Material to process |
● ● ● ●
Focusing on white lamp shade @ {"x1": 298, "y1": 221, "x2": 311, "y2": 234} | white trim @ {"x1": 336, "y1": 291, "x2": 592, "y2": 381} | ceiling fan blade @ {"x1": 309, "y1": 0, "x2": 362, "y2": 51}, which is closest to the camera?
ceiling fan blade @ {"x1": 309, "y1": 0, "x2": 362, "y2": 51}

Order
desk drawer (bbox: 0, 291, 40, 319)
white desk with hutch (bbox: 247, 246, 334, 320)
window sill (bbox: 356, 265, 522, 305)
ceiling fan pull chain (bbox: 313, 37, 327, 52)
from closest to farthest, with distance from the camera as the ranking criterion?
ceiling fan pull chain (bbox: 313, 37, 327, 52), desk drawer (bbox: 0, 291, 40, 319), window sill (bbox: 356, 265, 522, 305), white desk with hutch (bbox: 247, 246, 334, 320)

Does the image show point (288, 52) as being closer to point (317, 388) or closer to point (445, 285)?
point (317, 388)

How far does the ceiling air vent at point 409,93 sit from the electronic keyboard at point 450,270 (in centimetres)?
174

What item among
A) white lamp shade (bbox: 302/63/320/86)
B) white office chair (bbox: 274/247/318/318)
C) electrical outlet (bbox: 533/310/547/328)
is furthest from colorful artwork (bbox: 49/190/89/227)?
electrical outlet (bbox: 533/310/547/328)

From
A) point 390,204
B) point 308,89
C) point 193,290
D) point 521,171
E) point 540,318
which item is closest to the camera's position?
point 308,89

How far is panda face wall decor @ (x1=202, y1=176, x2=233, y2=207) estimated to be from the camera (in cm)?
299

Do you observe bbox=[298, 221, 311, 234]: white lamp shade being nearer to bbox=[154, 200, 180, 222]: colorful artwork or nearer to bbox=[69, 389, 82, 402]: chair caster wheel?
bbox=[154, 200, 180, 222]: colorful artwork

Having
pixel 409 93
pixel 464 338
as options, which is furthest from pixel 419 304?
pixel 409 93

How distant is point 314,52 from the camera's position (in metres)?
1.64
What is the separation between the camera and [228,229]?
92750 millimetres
● ● ● ●
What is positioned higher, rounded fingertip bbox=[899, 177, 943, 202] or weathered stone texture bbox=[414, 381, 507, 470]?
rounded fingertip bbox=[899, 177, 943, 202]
● ● ● ●
Print the part that opens with the line containing "How far is panda" and closes with the line containing "92750 millimetres", reproducing both of those lines and every row between them word for word.

How far is panda face wall decor @ (x1=202, y1=176, x2=233, y2=207) estimated to be from the camera (in cm)?
299

Do you observe bbox=[298, 221, 311, 234]: white lamp shade being nearer to bbox=[154, 200, 180, 222]: colorful artwork or nearer to bbox=[69, 389, 82, 402]: chair caster wheel?
bbox=[154, 200, 180, 222]: colorful artwork

Having
pixel 409 93
pixel 464 338
as options, which is furthest from pixel 419 304?
pixel 409 93

How distant is point 314,52 from the camera's position (in metres)?
1.64
What is the separation between the camera and [228,229]?
92750 millimetres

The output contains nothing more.